Two Hundred Years of Solitude: Alternate Oneshot to "You Don't Know Me"

A/N: So, I'm getting some feedback about the age issue with regard to "You don't know me". A lot of ideas went into the mix before that story came to mind, but originally, I had a very different story in mind, with absolutely no lemons and 100% angst. I wasn't going to write it, because it kept making me cry just thinking about it, but it wanted to come out anyway, so here it is…. Don't read this. Please.

All Human, All Canon Birthdays. You heard me.

I don't own Twilight. Apologies to Gabriel Garcia Marquez.

"Where's your boyfriend?" Mrs. Meyer asked me as I pushed her gently down the hallway.

"Edward? I haven't seen him yet today.

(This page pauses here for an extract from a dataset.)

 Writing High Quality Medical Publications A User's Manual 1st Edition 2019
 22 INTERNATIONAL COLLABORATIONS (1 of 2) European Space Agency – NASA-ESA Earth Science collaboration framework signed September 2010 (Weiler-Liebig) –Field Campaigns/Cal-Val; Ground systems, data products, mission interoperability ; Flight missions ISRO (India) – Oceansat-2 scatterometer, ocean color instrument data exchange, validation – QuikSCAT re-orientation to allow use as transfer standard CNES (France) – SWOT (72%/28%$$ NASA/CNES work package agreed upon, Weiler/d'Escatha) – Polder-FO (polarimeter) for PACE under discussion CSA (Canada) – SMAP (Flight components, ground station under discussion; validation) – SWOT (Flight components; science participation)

Let's go find him, shall we?" she was always teasing me about Edward.

Mrs. Meyer was one of my favorite residents at the Twilight Home. She always had great stories to tell, and was keenly observant. She and Edward, my most favorite resident, had retained sharp minds, and were a pleasure to visit. I was supposed to be the volunteer here, but I have no idea what I'd do without their friendship, especially Edward's. As we progressed to the rec room I thought about Edward.

When I moved to Forks a year ago, I had a hard time making friends. It wasn't so much that people didn't approach me, it was just that I seemed to find small-talk impossible, and there wasn't much else on offer. I was so painfully shy that my guidance counselor suggested I go visit the nursing home to practice speaking to strangers. It seemed like a strange suggestion, but I soon found that I loved it. There was very little small talk in the home. Some of the residents just wanted a smile, and most were happy to talk about themselves or their grandchildren. Sometimes they were sad or afraid, and often confused, but they were rarely shallow.

There's something about being at the end of life that makes most people a little deeper than they were when they were busy with the rush of life. They wanted to tell their best stories- the loveliest distillations of their own biographies. Maybe that's why I loved them so much- talking to the residents of Twilight was like interacting with the books in a library, and I was always at home in a library.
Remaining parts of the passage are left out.